Thanks for your answer Paul! I change the filter to boxcar (3x3), but my problem still occuring. Once that I applied the serie (Thermal Noise Removal > Orbit file > Calibration > Range Doppler Terrain correction (Alos Palsar)> Stack > Multi-temporal speckle filter(Boxcar)) I calculated the acceleration of change (SNAP, band math) (for example, (March -2*February + January /2)) my results look like this:

However, when I export each monthly band separately and then calculate the absolute value of acceleration (QGIS) I got this:

The calculation on snap results accelerations everywhere. The calcule with separate bands looks better, but with a lot of noise in places where there hasn’t have any changes. I don’t know if this is a problem of the speckle filter or the calculation.

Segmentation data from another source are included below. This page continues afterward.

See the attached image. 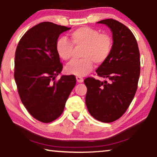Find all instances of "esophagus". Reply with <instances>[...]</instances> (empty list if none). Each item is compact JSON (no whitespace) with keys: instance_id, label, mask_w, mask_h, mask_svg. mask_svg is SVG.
<instances>
[{"instance_id":"34e87169","label":"esophagus","mask_w":157,"mask_h":157,"mask_svg":"<svg viewBox=\"0 0 157 157\" xmlns=\"http://www.w3.org/2000/svg\"><path fill=\"white\" fill-rule=\"evenodd\" d=\"M76 79H77V81H78V82H79V83L83 82V81H84L83 78H82V77H80V76H77Z\"/></svg>"}]
</instances>
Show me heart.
Segmentation results:
<instances>
[{"mask_svg": "<svg viewBox=\"0 0 157 157\" xmlns=\"http://www.w3.org/2000/svg\"><path fill=\"white\" fill-rule=\"evenodd\" d=\"M71 40L65 37L58 39L56 49L58 56L64 60L72 59L75 55L74 46H83L81 56L66 66L67 73L85 76L93 69V62L101 65L106 61L113 50V39L108 34L100 33L99 30L90 27H82L71 33Z\"/></svg>", "mask_w": 157, "mask_h": 157, "instance_id": "b5f03b06", "label": "heart"}]
</instances>
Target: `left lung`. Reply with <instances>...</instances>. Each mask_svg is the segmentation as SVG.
I'll return each instance as SVG.
<instances>
[{"label": "left lung", "instance_id": "left-lung-1", "mask_svg": "<svg viewBox=\"0 0 157 157\" xmlns=\"http://www.w3.org/2000/svg\"><path fill=\"white\" fill-rule=\"evenodd\" d=\"M97 23L107 25L113 34L111 55L96 71L98 76L109 82L86 78L85 103L95 119L111 123L125 113L136 93L140 74V51L136 39L125 25L113 19Z\"/></svg>", "mask_w": 157, "mask_h": 157}]
</instances>
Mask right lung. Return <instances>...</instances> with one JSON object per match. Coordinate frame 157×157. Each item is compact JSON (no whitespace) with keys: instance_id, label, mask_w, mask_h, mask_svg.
<instances>
[{"instance_id":"add662e5","label":"right lung","mask_w":157,"mask_h":157,"mask_svg":"<svg viewBox=\"0 0 157 157\" xmlns=\"http://www.w3.org/2000/svg\"><path fill=\"white\" fill-rule=\"evenodd\" d=\"M71 29L43 22L23 35L15 51L14 78L21 101L35 119L50 123L61 115L72 89L74 75L56 77L63 63L56 49L59 35Z\"/></svg>"}]
</instances>
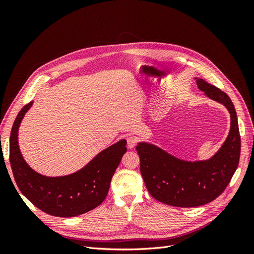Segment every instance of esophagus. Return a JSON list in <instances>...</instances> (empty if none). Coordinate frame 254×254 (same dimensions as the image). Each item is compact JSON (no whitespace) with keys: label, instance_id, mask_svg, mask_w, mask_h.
<instances>
[{"label":"esophagus","instance_id":"esophagus-1","mask_svg":"<svg viewBox=\"0 0 254 254\" xmlns=\"http://www.w3.org/2000/svg\"><path fill=\"white\" fill-rule=\"evenodd\" d=\"M137 143V139L133 135H128L127 136V146L128 148H133Z\"/></svg>","mask_w":254,"mask_h":254}]
</instances>
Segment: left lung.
I'll return each mask as SVG.
<instances>
[{"label": "left lung", "instance_id": "8db88e82", "mask_svg": "<svg viewBox=\"0 0 254 254\" xmlns=\"http://www.w3.org/2000/svg\"><path fill=\"white\" fill-rule=\"evenodd\" d=\"M204 94L228 109L231 128L225 143L215 155L204 161H184L158 146L141 142L136 146L140 170L149 194L168 205L193 207L216 199L225 190L240 162L241 135L234 105L220 89L196 78Z\"/></svg>", "mask_w": 254, "mask_h": 254}]
</instances>
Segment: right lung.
<instances>
[{
	"instance_id": "1",
	"label": "right lung",
	"mask_w": 254,
	"mask_h": 254,
	"mask_svg": "<svg viewBox=\"0 0 254 254\" xmlns=\"http://www.w3.org/2000/svg\"><path fill=\"white\" fill-rule=\"evenodd\" d=\"M25 105L10 132L9 161L13 178L21 193L44 213L58 217H73L101 204L108 194L112 176L127 151L126 140L104 149L78 172L63 177H47L36 173L23 159L19 149L18 130L32 107Z\"/></svg>"
}]
</instances>
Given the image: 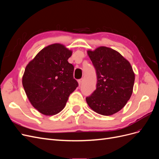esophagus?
I'll use <instances>...</instances> for the list:
<instances>
[{"instance_id":"esophagus-1","label":"esophagus","mask_w":159,"mask_h":159,"mask_svg":"<svg viewBox=\"0 0 159 159\" xmlns=\"http://www.w3.org/2000/svg\"><path fill=\"white\" fill-rule=\"evenodd\" d=\"M83 81H84V79H83V78H81V79H80V80H78V84H79V85H81V84H82Z\"/></svg>"}]
</instances>
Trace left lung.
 Here are the masks:
<instances>
[{
	"mask_svg": "<svg viewBox=\"0 0 159 159\" xmlns=\"http://www.w3.org/2000/svg\"><path fill=\"white\" fill-rule=\"evenodd\" d=\"M96 71V89L86 98L89 107L99 114L111 115L124 107L133 93L134 74L129 62L110 48L88 51Z\"/></svg>",
	"mask_w": 159,
	"mask_h": 159,
	"instance_id": "obj_1",
	"label": "left lung"
}]
</instances>
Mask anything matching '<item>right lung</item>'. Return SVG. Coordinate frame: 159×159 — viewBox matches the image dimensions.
Returning <instances> with one entry per match:
<instances>
[{"mask_svg":"<svg viewBox=\"0 0 159 159\" xmlns=\"http://www.w3.org/2000/svg\"><path fill=\"white\" fill-rule=\"evenodd\" d=\"M72 52L62 44L43 48L26 66L22 85L32 106L45 115L63 109L70 95L78 86L74 67L68 60Z\"/></svg>","mask_w":159,"mask_h":159,"instance_id":"right-lung-1","label":"right lung"}]
</instances>
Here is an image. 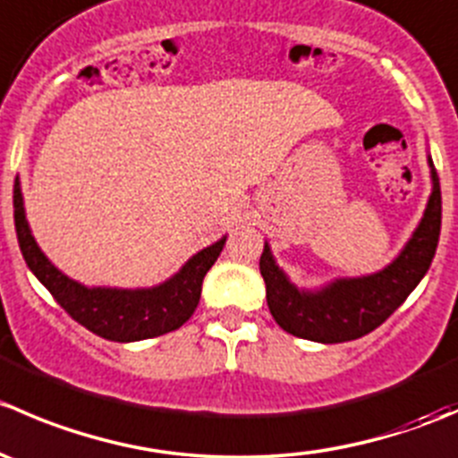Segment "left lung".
I'll use <instances>...</instances> for the list:
<instances>
[{
  "mask_svg": "<svg viewBox=\"0 0 458 458\" xmlns=\"http://www.w3.org/2000/svg\"><path fill=\"white\" fill-rule=\"evenodd\" d=\"M432 195L417 233L399 257L377 275L341 279L321 293H299L270 255L267 243L259 259L266 299L275 321L285 332L318 344H344L381 326L410 297L432 263L441 234V186L434 164Z\"/></svg>",
  "mask_w": 458,
  "mask_h": 458,
  "instance_id": "1",
  "label": "left lung"
}]
</instances>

Anyone has ever have a similar problem with this? I will appreciate some help! Thanks

I can see that in the series of transformations you indicate, you do not transform the data to dB before applying band maths using the formula you indicate, which would be required for additions and subtractions of the received intensities.

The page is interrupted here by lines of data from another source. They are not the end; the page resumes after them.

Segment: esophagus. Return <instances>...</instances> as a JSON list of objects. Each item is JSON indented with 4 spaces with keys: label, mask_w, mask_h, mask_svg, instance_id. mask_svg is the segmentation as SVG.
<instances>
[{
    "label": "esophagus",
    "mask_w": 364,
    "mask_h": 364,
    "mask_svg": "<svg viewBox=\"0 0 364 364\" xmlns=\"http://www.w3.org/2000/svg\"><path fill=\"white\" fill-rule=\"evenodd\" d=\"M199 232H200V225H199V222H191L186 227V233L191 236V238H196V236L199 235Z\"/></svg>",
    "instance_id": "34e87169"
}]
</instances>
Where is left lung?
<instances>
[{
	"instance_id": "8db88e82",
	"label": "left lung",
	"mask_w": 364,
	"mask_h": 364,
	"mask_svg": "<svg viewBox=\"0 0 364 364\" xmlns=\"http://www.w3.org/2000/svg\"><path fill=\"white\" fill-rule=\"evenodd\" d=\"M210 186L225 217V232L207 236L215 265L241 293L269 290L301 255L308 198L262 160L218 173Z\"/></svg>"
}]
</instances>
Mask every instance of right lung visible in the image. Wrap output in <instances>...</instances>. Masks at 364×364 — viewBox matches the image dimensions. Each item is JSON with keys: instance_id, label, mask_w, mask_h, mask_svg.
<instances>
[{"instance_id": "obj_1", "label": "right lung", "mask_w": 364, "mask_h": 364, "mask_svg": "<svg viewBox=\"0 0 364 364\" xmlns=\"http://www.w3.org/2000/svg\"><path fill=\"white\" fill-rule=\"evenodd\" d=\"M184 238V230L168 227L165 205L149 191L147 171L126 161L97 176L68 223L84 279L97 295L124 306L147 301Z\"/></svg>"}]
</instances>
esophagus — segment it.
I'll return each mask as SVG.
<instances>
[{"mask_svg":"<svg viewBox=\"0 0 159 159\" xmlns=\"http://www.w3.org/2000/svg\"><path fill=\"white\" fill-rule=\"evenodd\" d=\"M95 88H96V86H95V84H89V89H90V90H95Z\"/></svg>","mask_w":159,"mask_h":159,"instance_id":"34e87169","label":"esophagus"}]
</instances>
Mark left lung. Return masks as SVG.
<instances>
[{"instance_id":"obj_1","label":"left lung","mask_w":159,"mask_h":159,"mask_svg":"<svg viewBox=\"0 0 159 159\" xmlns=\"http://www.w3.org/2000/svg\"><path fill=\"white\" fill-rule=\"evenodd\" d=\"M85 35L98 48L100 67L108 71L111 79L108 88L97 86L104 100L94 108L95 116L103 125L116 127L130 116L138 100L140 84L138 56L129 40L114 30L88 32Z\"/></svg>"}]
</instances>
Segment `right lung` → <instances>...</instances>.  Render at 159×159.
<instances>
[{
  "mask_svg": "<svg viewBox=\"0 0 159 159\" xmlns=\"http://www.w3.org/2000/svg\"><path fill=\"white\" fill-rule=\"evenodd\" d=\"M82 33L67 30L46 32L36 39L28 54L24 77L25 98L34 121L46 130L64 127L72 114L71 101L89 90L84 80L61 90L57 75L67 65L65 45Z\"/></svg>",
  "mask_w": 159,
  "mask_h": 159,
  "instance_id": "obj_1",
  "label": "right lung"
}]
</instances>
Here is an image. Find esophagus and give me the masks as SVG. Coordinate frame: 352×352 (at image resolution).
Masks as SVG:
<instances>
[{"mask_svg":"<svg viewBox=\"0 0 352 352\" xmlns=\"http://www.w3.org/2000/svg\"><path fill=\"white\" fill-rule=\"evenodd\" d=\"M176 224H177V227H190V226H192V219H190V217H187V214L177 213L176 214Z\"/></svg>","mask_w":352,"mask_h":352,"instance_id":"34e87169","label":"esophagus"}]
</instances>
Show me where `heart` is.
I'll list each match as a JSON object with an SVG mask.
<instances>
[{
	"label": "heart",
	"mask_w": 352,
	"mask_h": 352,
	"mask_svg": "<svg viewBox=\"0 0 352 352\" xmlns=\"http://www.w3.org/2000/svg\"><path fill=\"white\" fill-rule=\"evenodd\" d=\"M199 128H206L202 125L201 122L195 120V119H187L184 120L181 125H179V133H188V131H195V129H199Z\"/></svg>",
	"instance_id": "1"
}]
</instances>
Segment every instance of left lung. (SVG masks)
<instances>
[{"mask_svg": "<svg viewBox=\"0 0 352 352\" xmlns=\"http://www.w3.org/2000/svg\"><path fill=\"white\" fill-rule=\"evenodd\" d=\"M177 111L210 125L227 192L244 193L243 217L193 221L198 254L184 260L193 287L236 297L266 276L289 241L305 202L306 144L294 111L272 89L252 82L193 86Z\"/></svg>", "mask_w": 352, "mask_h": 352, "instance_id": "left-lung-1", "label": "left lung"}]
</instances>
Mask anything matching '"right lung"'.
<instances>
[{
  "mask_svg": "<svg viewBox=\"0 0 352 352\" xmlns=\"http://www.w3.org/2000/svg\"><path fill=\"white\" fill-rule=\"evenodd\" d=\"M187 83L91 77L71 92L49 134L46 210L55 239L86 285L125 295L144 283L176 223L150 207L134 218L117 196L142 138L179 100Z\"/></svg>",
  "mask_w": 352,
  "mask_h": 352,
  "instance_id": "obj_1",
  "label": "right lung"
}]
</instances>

I think it could also help to see if there is an underlying issue to try to detect change between only two images, with for example March/February before transforming to dBs (or March-February for dB values).

Multi-temporal speckle-filter smears out structural changes in time. You are probably better off using single-image speckle-filtering.

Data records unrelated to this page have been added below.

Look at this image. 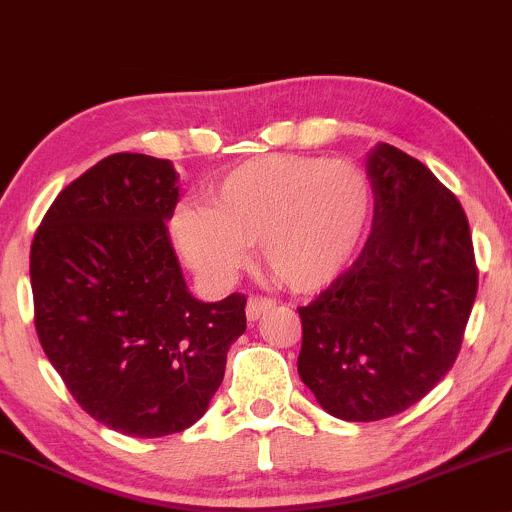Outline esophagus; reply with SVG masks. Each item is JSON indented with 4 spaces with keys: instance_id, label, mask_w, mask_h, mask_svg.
Masks as SVG:
<instances>
[{
    "instance_id": "obj_1",
    "label": "esophagus",
    "mask_w": 512,
    "mask_h": 512,
    "mask_svg": "<svg viewBox=\"0 0 512 512\" xmlns=\"http://www.w3.org/2000/svg\"><path fill=\"white\" fill-rule=\"evenodd\" d=\"M274 305H276V303L272 301V298L252 296L250 301H248V308H245V315H248L250 322H255V320H260V317H262L264 313H269V310H272Z\"/></svg>"
}]
</instances>
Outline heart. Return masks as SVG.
Wrapping results in <instances>:
<instances>
[{"instance_id": "obj_1", "label": "heart", "mask_w": 512, "mask_h": 512, "mask_svg": "<svg viewBox=\"0 0 512 512\" xmlns=\"http://www.w3.org/2000/svg\"><path fill=\"white\" fill-rule=\"evenodd\" d=\"M209 202L180 207L170 228L185 262L214 286L231 284L260 243L279 284L322 289L354 262L373 216L361 168L296 154L240 163L209 187Z\"/></svg>"}]
</instances>
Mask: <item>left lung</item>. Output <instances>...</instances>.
<instances>
[{"instance_id":"8db88e82","label":"left lung","mask_w":512,"mask_h":512,"mask_svg":"<svg viewBox=\"0 0 512 512\" xmlns=\"http://www.w3.org/2000/svg\"><path fill=\"white\" fill-rule=\"evenodd\" d=\"M366 173L375 207L361 255L298 308V375L344 421L395 416L443 380L479 281L464 209L424 163L380 142Z\"/></svg>"}]
</instances>
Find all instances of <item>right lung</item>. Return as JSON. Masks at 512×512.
Returning <instances> with one entry per match:
<instances>
[{
    "mask_svg": "<svg viewBox=\"0 0 512 512\" xmlns=\"http://www.w3.org/2000/svg\"><path fill=\"white\" fill-rule=\"evenodd\" d=\"M166 158L113 154L57 195L31 245L35 330L86 414L132 438L190 428L245 332V296L197 301L166 221Z\"/></svg>",
    "mask_w": 512,
    "mask_h": 512,
    "instance_id": "1",
    "label": "right lung"
}]
</instances>
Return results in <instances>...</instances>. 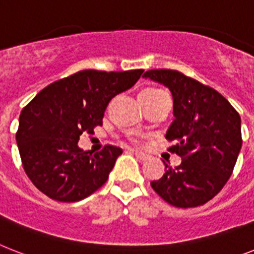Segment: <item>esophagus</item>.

Im sorry, the results that I published up are based on this workflows, both with the Terrain correction in base to Alos Palsar (12.5 m) (EPSG:4326):
a) Workflow for time series (Boxcar filter) (

B) Standar Workflow, using single speckle filter (Refined-lee filter)
I been working on this and still can’t remove the noise. You suggest to apply the workflow until the terrain correction, make the band math (for accelerations and velocities) and then convert the values to dB?

Even if I pretend to make a time series images to evaluate the apparition of slums? There’s any filter in particular that you recomend? I’ve been using the Lee Sigma, Refined Lee and Boxcar and the problem with the noise still appearing.

You cannot really expect speckle to disappear completely without filtering heavily, which will degrade resolution one way or another. I don’t really know which single speckle filter to recommend but the Lee filters should be ok. Anyway, you should drop the multi-temporal filtering as it is made for situations where the structures stay stable for the whole period.